First Report of Extraspinal Lead Migration Along a Thoracic Spinal Nerve After Spinal Cord Stimulation.

机构信息

Department of Neurosurgery, Intensive Care and Pain Management, Paracelsus-Klinik Osnabrueck, Osnabrueck, Germany.

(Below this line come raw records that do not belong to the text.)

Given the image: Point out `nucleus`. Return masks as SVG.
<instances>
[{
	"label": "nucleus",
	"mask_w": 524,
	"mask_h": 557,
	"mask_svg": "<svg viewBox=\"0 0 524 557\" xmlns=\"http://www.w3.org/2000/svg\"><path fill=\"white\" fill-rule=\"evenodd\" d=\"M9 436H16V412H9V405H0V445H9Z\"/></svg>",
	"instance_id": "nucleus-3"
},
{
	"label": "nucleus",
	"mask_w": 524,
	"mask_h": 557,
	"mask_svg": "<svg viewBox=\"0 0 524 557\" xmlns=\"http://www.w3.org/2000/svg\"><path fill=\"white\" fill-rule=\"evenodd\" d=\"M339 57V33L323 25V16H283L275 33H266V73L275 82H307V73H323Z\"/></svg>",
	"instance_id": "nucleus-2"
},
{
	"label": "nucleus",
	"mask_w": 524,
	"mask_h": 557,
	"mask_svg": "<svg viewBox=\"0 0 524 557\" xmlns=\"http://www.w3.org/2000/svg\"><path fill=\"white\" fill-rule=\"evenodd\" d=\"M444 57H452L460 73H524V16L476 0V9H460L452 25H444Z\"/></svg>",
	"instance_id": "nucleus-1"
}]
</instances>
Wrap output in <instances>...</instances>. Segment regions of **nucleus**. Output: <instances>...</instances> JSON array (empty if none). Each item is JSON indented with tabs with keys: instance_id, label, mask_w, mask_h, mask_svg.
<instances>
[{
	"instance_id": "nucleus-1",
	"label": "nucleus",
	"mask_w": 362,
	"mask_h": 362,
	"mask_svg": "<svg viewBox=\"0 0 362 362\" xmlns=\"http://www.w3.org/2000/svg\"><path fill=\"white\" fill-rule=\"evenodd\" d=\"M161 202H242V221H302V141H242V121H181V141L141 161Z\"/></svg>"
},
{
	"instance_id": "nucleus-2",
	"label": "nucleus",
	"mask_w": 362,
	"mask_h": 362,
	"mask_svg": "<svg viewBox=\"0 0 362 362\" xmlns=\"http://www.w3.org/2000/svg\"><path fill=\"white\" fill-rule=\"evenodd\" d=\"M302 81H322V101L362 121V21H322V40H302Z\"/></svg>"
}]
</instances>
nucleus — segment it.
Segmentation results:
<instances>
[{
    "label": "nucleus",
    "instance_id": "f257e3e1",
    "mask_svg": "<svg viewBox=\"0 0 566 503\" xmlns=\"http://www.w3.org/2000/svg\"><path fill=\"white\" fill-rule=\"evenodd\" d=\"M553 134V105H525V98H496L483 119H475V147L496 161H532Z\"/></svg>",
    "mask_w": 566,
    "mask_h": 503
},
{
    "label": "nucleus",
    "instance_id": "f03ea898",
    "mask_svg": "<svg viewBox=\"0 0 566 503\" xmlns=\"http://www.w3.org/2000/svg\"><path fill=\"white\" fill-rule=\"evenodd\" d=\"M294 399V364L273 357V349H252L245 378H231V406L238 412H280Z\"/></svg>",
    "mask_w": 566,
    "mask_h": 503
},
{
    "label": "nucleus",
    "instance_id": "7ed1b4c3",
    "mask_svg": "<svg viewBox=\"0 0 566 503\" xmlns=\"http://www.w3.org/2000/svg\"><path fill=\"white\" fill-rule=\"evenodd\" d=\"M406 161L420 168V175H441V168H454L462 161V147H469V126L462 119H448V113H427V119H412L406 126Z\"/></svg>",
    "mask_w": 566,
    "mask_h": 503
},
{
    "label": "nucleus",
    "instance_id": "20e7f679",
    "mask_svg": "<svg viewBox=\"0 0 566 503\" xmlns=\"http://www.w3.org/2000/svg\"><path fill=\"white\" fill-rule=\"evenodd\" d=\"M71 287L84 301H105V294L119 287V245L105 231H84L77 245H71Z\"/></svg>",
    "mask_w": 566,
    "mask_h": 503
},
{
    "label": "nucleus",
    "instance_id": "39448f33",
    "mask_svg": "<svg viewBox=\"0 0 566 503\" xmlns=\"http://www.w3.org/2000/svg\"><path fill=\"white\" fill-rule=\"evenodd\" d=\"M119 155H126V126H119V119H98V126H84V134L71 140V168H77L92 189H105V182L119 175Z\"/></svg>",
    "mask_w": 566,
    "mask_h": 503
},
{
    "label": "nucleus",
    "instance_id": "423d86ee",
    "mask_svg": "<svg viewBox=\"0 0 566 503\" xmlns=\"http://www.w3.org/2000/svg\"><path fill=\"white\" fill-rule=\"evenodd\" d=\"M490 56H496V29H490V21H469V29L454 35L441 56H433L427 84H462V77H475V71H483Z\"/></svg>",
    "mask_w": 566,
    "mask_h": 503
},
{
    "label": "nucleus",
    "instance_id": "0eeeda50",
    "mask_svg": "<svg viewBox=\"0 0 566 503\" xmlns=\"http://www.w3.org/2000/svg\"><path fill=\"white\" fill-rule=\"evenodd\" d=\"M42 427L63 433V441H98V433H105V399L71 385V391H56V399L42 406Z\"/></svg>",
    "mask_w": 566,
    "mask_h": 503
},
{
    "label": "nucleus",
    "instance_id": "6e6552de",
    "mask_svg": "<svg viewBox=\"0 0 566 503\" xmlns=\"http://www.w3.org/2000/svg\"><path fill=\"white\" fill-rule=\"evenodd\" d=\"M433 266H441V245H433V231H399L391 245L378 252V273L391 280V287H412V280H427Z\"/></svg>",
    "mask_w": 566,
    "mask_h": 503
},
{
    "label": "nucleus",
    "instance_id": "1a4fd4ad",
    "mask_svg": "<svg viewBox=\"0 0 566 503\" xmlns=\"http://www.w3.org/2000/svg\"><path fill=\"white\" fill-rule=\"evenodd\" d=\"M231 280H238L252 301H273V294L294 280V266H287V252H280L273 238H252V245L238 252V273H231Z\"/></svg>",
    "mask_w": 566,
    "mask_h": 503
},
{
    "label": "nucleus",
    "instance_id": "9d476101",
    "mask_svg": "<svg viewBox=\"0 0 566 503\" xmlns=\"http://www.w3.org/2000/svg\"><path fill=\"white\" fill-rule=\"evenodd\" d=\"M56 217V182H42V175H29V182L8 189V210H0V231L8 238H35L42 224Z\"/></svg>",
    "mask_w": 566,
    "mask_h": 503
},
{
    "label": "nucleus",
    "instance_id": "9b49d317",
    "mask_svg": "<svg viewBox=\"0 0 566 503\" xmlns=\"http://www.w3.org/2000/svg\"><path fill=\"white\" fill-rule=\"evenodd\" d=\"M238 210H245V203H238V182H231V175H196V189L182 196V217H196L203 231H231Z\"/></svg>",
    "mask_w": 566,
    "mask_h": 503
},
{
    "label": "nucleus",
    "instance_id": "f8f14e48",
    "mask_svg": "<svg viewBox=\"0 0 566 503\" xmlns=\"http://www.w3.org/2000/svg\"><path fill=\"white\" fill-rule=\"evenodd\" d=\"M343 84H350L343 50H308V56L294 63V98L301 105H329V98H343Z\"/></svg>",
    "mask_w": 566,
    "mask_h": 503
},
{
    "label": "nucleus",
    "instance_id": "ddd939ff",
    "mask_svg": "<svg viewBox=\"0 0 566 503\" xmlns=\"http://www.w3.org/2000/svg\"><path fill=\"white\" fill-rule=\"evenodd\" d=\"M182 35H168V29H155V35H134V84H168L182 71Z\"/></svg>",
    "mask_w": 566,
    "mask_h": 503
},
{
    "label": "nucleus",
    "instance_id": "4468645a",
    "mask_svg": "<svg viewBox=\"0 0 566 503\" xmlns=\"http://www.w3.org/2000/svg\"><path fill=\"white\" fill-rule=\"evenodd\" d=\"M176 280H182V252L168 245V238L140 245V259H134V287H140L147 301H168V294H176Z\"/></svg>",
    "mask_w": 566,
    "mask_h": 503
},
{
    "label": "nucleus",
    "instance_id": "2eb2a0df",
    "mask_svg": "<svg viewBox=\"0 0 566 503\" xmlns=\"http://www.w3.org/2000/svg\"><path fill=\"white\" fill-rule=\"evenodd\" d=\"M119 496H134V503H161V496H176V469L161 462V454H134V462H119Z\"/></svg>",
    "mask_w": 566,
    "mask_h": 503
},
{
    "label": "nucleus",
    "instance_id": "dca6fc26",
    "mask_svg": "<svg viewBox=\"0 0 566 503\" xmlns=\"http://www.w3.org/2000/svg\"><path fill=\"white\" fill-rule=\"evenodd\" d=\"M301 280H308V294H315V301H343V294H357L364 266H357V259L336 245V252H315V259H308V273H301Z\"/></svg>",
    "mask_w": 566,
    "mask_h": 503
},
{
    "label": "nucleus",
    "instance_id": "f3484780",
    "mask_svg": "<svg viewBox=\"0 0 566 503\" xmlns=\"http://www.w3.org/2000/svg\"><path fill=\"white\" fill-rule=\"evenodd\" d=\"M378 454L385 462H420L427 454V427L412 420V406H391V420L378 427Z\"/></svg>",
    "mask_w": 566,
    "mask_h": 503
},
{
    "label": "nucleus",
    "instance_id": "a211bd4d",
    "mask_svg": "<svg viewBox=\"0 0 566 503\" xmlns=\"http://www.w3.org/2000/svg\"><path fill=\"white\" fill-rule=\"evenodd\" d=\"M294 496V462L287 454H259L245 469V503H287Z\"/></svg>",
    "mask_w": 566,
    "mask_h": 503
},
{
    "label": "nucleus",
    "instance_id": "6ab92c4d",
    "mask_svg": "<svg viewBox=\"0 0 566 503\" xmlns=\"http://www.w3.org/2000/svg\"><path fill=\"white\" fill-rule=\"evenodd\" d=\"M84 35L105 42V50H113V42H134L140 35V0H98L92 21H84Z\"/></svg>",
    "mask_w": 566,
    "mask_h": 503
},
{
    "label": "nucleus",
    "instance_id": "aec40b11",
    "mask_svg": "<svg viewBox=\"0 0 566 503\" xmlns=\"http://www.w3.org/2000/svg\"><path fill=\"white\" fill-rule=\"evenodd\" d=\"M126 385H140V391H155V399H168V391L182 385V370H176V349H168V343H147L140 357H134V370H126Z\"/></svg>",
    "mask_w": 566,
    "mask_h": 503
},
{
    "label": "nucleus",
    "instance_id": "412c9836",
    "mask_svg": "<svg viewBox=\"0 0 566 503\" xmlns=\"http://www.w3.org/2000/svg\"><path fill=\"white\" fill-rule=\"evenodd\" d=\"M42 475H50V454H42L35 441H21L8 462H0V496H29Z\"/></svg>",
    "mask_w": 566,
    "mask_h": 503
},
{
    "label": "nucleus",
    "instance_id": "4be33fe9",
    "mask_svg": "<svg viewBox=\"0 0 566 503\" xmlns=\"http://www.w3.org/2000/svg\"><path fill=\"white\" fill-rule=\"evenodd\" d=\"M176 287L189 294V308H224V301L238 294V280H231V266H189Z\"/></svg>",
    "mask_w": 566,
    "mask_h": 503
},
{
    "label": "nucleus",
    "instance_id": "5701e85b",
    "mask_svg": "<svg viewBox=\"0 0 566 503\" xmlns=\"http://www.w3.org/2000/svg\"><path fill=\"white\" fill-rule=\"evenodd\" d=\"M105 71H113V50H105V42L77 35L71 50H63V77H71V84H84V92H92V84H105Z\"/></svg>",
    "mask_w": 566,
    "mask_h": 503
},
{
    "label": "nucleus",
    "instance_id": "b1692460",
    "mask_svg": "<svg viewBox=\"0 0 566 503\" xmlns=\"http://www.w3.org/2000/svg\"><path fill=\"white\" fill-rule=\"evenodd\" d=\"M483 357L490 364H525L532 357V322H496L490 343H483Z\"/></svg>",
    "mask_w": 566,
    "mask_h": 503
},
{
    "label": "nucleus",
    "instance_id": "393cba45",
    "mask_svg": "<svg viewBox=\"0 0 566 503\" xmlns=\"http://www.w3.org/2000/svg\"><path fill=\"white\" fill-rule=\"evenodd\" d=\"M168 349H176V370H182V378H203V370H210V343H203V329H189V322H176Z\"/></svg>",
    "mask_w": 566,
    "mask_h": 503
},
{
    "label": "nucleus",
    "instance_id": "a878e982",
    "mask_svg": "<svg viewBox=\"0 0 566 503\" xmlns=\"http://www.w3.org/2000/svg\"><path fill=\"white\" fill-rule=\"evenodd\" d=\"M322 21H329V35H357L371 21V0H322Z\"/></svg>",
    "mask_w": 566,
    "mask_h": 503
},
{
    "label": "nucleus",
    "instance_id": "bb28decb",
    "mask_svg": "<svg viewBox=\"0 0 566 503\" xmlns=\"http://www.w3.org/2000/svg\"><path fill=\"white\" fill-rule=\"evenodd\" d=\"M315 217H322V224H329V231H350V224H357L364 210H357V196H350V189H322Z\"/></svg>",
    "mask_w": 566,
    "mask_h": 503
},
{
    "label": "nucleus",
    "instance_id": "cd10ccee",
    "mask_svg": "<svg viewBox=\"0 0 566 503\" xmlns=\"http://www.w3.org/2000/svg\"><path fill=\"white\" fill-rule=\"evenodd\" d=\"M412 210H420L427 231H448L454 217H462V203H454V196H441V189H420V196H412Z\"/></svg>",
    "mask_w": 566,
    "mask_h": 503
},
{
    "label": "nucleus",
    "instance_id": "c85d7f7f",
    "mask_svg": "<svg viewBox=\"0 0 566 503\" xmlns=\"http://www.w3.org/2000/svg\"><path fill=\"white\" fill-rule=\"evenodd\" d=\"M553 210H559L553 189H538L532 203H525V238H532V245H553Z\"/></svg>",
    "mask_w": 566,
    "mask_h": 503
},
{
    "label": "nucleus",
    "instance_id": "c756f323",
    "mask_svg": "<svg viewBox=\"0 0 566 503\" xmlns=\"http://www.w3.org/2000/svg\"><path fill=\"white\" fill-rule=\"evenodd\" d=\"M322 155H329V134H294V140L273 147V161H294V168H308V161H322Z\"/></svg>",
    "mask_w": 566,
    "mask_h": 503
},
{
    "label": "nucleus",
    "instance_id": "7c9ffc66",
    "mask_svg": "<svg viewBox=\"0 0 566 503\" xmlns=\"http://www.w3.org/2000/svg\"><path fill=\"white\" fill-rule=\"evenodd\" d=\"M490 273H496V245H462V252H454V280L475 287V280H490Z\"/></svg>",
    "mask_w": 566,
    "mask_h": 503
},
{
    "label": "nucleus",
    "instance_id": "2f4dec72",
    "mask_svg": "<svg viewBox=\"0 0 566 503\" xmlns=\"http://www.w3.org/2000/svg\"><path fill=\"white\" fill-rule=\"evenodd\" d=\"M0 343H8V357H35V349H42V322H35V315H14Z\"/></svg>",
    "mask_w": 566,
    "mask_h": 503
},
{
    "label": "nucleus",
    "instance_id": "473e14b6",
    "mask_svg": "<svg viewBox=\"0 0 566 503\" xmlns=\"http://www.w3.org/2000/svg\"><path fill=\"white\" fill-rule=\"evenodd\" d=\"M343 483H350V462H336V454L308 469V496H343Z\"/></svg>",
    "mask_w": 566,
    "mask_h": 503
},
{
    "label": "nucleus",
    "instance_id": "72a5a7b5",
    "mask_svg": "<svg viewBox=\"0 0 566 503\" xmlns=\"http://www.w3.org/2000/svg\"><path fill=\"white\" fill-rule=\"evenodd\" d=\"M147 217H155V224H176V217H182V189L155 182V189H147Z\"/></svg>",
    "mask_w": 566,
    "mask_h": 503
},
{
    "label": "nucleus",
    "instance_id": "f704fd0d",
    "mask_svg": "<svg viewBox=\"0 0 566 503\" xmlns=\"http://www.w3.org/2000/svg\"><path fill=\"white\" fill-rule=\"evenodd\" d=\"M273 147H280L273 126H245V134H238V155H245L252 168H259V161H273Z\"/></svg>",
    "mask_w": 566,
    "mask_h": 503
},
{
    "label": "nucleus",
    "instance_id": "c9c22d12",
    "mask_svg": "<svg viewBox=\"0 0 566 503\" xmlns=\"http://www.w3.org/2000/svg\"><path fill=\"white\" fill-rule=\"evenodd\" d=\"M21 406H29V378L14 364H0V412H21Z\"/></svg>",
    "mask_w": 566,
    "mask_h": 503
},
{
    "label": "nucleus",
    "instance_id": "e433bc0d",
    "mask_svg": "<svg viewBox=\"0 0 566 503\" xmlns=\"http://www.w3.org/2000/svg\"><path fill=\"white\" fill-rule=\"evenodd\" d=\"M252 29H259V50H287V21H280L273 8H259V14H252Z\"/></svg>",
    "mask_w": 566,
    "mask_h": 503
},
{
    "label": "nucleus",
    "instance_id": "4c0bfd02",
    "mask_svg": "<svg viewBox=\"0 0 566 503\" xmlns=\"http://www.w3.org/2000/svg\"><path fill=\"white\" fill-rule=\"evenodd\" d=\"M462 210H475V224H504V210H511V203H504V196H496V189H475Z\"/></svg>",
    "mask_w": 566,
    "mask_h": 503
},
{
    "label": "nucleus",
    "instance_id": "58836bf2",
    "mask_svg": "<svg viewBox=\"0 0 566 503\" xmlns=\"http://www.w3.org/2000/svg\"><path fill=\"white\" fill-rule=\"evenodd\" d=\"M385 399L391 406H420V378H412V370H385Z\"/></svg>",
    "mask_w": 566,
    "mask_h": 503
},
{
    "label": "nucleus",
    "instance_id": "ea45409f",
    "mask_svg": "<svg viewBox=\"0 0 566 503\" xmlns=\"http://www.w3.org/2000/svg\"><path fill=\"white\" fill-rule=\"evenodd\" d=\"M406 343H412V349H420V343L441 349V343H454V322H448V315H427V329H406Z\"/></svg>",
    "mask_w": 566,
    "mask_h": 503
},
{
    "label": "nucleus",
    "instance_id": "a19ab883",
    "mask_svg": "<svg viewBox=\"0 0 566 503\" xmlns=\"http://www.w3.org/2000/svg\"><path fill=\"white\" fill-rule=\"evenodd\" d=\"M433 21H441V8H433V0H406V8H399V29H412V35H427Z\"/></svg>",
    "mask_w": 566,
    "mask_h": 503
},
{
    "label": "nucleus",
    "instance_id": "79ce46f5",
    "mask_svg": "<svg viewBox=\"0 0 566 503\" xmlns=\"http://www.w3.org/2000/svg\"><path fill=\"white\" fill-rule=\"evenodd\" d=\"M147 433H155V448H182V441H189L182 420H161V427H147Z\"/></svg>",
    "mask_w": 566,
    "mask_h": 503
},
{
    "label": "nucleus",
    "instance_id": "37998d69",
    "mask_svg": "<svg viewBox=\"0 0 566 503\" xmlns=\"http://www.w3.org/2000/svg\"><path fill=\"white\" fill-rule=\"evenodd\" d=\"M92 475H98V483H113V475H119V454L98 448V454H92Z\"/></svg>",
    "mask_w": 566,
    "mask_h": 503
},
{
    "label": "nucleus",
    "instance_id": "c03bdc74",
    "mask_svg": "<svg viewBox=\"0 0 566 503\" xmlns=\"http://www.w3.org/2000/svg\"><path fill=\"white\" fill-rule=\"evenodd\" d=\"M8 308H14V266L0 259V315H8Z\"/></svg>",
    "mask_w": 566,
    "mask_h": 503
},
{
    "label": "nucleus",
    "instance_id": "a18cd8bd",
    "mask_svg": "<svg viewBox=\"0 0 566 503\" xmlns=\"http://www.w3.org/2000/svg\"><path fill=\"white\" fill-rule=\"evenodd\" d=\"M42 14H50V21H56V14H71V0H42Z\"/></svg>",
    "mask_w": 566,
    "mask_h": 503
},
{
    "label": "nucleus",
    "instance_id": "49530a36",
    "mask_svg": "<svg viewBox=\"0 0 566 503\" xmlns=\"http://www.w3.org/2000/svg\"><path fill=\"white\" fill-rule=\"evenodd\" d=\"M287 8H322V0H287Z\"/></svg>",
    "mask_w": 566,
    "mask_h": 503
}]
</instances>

Department of Radiology, Intensive Care and Pain Management, Paracelsus-Klinik Osnabrueck, Osnabrueck, Germany.

出版信息

World Neurosurg. 2020 Sep;141:247-250. doi: 10.1016/j.wneu.2020.06.062. Epub 2020 Jun 12.

Abstract

BACKGROUND

Spinal cord stimulation for failed back surgery syndrome and chronic pain is a well-established treatment regimen today. Lead migration is the most common complication; mainly epidural caudal more than cranial electrode migration from the primary position is described repeatedly throughout the literature.

CASE DESCRIPTION

A 60-year-old male patient with failed back surgery syndrome was eligible for spinal cord stimulation. Surgery had been performed 4 weeks before readmission with proper lead positioning of both electrodes in the midline of the epidural space. The electrode fixation mechanism at L2/3 had to be revised and was replaced with multiple ligature fixations due to the patient's slim build. He presented to our outpatient clinic with thoracic right-sided pain matching T5 with signs of overstimulation of the paravertebral muscles. X-ray imaging revealed cranial migration of 1 lead to T4 and a right-sided extraspinal migration of the other lead along a spinal nerve in T5 exiting the neuroforamen and following beneath the corresponding rib dorsally. Revision surgery was performed using a thoracic paddle electrode.

CONCLUSIONS

Lead migration remains a challenge in spinal cord stimulation regardless of the fixation method. Rare unusual migration patterns in addition to simple caudal or cranial migration might pose a challenge for revision surgery and thus might reduce overall treatment efficacy.

摘要

背景

脊髓刺激治疗失败的背部手术综合征和慢性疼痛是一种成熟的治疗方案。导丝迁移是最常见的并发症; 主要是硬膜外尾部比颅电极从最初位置迁移,这在文献中被反复描述。

病例描述

一名 60 岁男性患者患有失败的背部手术综合征,符合脊髓刺激的条件。手术在重新入院前 4 周进行,两个电极的位置都在硬膜外空间的中线。由于患者体型消瘦,L2/3 的电极固定机制需要进行修改,并更换为多个结扎固定。他因右侧 T5 肋间疼痛到我们的门诊就诊,伴有椎旁肌肉过度刺激的迹象。X 射线成像显示 1 根导丝向 T4 颅侧迁移,另一根导丝向 T5 右侧椎管外迁移,沿着神经根离开神经孔,然后在相应肋骨的背部下方走行。采用胸段桨状电极进行了修正手术。

结论

无论固定方法如何,导丝迁移仍然是脊髓刺激的一个挑战。除了简单的颅侧或尾侧迁移外,罕见的异常迁移模式可能对修正手术构成挑战,从而降低整体治疗效果。